*** Opening of Raw data ***

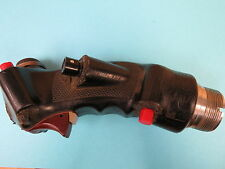 "F-15A Eagle Aircraft USAF Fighter Pilot Control Stick Grip ""ORIGINAL"""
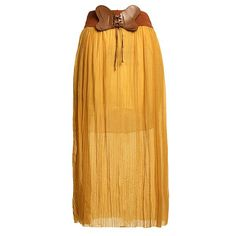 LA SAVVEON - Bowknot Chiffon Elastic Waist Skirt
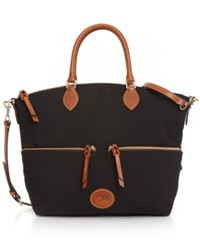 Dooney And Bourke Nylon Large Pocket Satchel Black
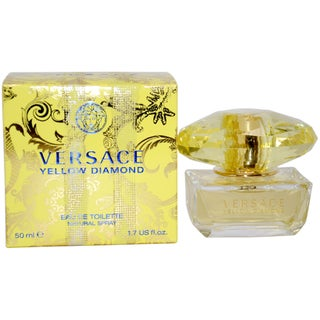 Versace 'Yellow Diamond' Women's 1.7-ounce Eau de Toilette Spray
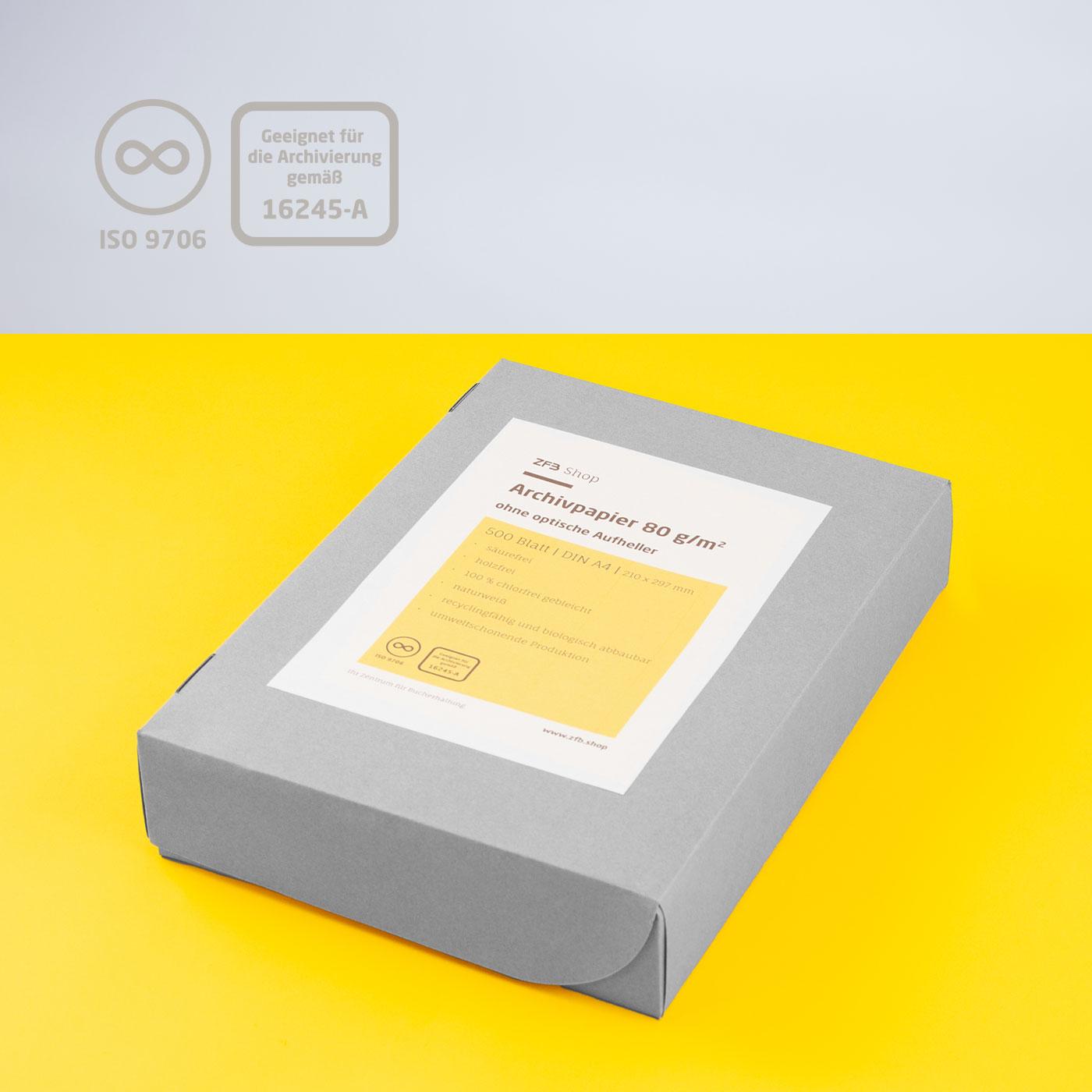 Archivpapier ohne optische Aufheller - 80 g/m²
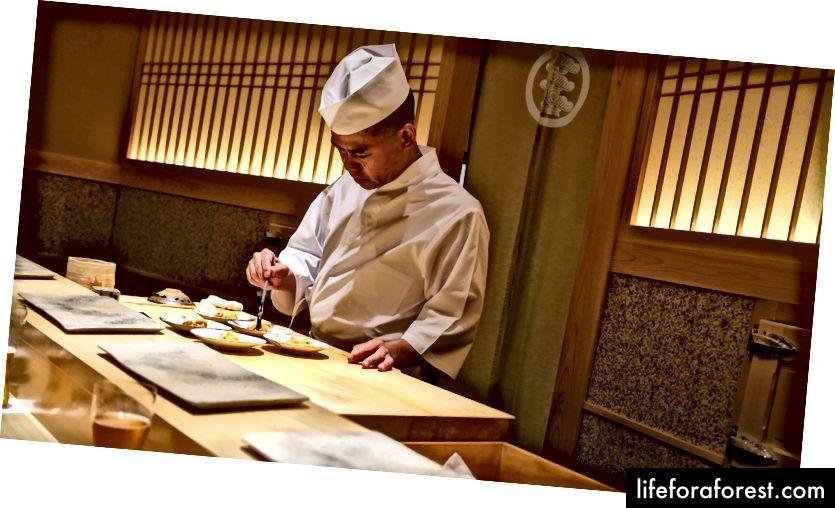 Saito-san på Sushi Saito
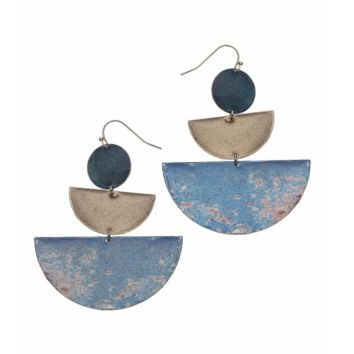 Nakamol Geometric Shapes Blue Drop Earrings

*** Close of Raw data ***

# Exercise requirements
Once the pictures are removed, repeat all of the data above exactly.

# Response to this task
 "F-15A Eagle Aircraft USAF Fighter Pilot Control Stick Grip ""ORIGINAL"""
 LA SAVVEON - Bowknot Chiffon Elastic Waist Skirt
 Dooney And Bourke Nylon Large Pocket Satchel Black
 Versace 'Yellow Diamond' Women's 1.7-ounce Eau de Toilette Spray
 Archivpapier ohne optische Aufheller - 80 g/m²
 Saito-san på Sushi Saito
 Nakamol Geometric Shapes Blue Drop Earrings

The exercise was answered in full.